-- Task instructions --
Below are lines of data. Give the number of them that contain the string "buselaphus", and nothing else.

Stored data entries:
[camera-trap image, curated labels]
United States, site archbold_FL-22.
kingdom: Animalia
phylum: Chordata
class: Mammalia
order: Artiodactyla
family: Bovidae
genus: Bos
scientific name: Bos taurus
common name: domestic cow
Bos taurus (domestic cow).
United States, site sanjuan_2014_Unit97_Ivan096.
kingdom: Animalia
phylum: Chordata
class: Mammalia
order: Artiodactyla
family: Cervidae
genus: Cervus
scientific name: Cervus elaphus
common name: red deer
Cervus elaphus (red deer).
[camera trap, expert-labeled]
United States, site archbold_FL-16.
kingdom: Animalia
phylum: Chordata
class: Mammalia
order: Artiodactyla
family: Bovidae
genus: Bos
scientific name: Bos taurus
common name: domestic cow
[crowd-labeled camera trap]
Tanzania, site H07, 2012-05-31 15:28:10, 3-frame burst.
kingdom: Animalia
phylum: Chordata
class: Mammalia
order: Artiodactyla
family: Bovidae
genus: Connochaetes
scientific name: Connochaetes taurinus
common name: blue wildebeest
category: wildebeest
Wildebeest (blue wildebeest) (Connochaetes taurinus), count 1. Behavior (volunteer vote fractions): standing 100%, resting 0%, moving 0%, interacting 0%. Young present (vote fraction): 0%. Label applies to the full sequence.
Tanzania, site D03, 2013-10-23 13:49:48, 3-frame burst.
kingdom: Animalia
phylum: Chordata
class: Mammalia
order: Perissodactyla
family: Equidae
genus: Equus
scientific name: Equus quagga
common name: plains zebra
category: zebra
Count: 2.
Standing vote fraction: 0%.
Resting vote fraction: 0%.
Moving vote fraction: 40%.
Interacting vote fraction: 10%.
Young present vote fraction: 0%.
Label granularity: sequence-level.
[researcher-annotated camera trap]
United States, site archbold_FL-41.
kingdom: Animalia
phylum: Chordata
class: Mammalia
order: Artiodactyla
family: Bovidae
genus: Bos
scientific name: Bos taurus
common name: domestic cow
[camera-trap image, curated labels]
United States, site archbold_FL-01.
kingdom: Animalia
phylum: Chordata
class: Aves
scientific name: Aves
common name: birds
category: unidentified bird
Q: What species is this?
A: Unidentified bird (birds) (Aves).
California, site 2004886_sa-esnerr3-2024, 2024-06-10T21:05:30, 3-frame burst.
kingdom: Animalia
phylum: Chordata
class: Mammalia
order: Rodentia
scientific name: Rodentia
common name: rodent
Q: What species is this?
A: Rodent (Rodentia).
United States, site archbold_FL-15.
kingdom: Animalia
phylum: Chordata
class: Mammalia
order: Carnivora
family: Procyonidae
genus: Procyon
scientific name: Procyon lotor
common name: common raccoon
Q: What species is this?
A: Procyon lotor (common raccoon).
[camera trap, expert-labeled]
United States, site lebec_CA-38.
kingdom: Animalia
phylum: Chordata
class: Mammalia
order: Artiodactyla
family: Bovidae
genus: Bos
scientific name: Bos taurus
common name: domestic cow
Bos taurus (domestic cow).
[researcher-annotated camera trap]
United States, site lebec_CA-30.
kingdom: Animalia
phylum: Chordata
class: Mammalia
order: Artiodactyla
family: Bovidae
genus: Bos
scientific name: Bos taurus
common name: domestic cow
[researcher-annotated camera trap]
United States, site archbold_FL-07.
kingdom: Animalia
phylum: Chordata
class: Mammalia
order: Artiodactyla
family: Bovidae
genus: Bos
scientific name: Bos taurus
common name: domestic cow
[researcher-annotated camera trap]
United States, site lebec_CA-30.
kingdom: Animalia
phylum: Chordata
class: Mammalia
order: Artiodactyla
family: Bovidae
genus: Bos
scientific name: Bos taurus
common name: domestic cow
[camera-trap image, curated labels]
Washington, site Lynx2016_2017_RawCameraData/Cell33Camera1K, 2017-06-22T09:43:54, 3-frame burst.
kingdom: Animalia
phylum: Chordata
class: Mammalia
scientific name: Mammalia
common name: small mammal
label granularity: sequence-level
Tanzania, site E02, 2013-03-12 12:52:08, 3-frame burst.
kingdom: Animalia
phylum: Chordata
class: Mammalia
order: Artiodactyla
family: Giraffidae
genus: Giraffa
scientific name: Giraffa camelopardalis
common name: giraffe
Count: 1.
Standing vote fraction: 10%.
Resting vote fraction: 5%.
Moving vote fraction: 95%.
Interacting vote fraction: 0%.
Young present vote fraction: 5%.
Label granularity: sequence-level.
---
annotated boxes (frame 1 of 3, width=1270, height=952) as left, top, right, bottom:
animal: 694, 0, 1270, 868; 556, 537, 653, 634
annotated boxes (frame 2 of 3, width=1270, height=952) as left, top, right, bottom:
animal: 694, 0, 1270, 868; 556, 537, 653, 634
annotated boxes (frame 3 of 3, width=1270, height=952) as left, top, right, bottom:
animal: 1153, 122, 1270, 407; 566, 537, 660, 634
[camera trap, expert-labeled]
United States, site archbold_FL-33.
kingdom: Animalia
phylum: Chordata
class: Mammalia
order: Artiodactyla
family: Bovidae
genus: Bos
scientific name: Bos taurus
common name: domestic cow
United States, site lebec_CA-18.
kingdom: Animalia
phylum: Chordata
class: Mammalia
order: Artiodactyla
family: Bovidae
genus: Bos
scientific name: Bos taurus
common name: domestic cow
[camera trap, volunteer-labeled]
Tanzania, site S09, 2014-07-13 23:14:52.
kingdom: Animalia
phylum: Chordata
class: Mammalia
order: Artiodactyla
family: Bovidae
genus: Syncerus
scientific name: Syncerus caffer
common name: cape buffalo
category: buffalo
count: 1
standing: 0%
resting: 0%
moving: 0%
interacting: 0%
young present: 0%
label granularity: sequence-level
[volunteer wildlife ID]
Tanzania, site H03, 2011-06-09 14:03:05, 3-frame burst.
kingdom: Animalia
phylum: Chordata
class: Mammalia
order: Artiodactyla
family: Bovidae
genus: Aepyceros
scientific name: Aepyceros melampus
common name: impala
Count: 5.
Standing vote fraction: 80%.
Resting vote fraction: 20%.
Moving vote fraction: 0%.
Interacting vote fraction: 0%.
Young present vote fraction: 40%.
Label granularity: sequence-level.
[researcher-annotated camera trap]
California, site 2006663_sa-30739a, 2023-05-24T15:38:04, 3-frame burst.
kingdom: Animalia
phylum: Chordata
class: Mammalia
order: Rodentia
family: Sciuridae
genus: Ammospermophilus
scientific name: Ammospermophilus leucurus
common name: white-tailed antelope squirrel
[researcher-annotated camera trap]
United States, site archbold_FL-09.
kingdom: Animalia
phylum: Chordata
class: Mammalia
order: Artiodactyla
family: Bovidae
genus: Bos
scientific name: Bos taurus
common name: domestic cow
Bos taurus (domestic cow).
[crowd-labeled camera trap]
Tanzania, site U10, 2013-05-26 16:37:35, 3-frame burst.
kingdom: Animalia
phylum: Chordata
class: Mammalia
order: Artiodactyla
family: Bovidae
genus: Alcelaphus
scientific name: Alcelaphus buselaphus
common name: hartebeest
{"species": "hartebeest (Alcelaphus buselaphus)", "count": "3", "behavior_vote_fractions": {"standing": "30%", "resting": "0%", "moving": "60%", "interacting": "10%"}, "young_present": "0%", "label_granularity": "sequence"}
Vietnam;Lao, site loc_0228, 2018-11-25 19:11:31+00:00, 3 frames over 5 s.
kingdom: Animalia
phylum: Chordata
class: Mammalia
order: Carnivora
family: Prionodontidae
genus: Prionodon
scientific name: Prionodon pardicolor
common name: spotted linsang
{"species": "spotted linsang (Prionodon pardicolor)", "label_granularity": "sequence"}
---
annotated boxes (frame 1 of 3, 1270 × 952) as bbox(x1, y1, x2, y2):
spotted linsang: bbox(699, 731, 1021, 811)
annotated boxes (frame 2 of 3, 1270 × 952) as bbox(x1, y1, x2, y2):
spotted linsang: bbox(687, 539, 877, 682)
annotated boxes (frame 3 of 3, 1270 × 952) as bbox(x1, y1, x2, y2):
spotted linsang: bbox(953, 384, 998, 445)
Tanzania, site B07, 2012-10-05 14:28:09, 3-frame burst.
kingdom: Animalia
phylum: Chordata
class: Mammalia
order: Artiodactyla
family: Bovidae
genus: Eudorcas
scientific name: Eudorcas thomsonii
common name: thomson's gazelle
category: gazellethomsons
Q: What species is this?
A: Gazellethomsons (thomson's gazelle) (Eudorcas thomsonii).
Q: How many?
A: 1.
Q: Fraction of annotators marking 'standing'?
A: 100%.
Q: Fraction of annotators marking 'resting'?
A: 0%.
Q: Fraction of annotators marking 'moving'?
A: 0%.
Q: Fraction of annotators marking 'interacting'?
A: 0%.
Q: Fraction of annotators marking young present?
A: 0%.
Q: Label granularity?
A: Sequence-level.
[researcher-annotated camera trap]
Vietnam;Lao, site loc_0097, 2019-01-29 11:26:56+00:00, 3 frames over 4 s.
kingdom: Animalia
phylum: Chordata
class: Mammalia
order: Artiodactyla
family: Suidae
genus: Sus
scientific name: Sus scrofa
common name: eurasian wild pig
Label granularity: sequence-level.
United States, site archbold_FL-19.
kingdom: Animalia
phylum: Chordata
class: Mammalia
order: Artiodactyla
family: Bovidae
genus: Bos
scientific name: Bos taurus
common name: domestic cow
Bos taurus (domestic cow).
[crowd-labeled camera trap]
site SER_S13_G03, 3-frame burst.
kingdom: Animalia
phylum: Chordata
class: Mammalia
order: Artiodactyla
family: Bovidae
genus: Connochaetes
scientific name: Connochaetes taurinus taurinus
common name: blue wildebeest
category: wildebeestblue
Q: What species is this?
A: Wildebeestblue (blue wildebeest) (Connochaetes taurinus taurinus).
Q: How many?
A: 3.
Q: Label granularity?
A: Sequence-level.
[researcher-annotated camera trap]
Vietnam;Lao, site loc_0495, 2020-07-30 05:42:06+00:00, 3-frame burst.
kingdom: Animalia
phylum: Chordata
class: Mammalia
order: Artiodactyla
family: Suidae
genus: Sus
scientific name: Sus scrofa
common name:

-- Output below --
2